··· Extracted records

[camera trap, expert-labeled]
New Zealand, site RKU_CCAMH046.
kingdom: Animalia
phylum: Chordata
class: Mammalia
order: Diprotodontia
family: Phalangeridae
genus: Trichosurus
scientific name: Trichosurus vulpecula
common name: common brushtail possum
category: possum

······
··· Extracted records

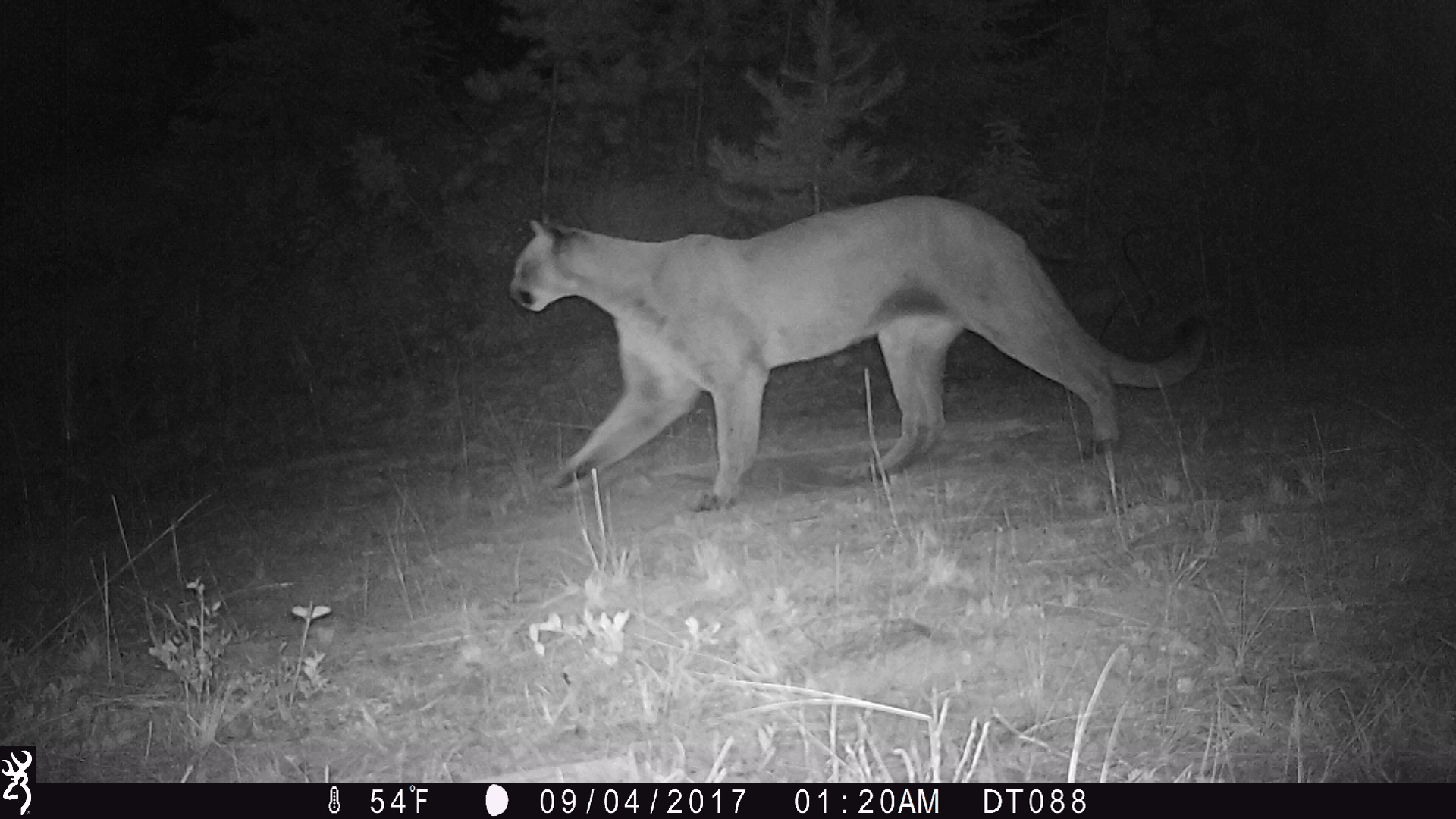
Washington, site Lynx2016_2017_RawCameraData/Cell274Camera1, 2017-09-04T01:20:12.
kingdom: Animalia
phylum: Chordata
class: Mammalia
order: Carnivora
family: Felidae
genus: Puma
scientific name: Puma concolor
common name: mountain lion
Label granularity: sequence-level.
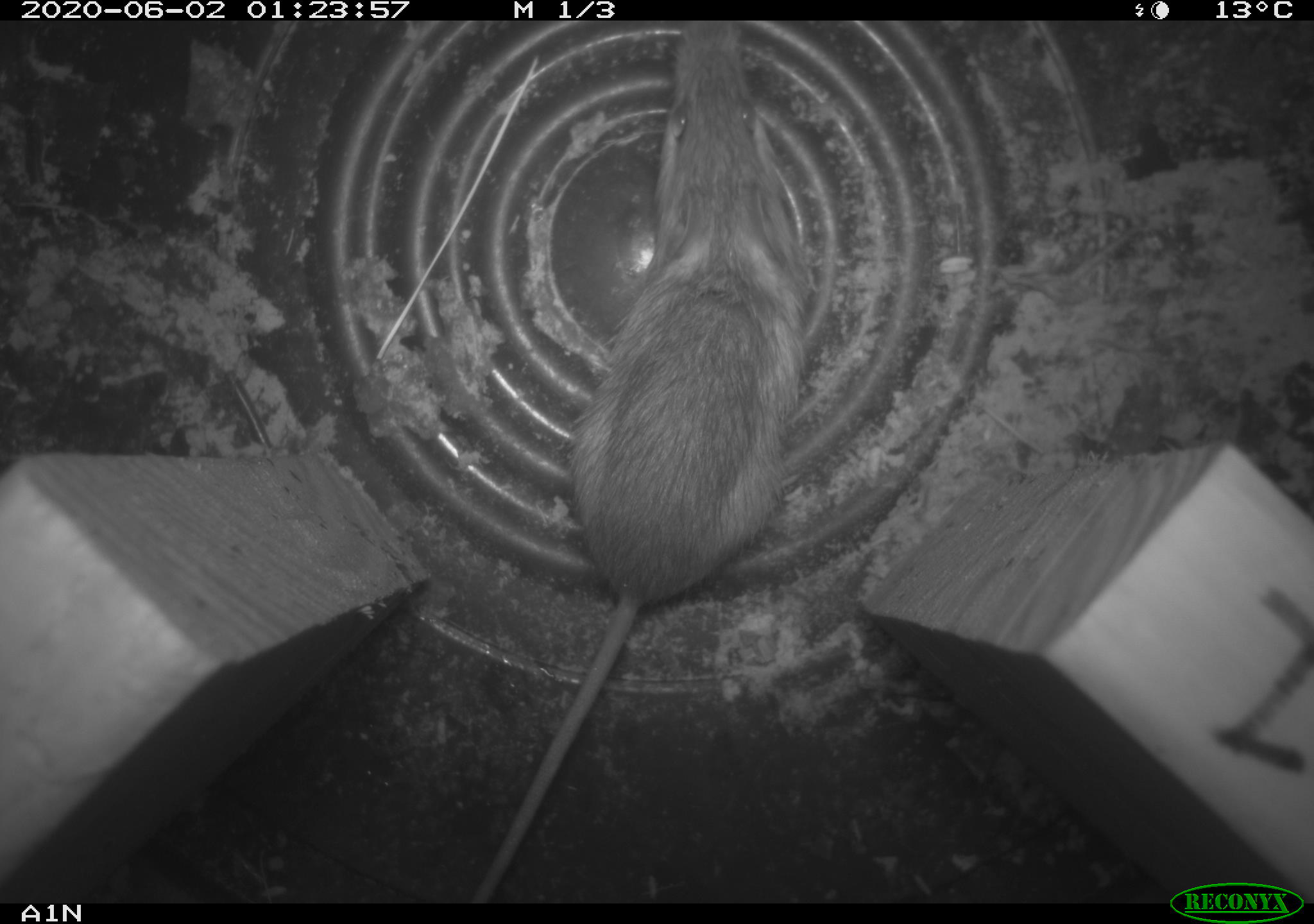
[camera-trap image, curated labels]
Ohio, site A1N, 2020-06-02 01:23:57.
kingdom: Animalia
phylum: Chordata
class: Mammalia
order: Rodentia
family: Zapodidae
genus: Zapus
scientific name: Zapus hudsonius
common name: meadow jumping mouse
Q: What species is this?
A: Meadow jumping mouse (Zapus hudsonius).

······
··· Extracted records

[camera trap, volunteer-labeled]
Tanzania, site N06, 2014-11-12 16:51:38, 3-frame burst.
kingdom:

······

- **Work instruction**
From the data above, show each line that contains "trap".

- **Solution**
[camera trap, expert-labeled]
[camera-trap image, curated labels]
[camera trap, volunteer-labeled]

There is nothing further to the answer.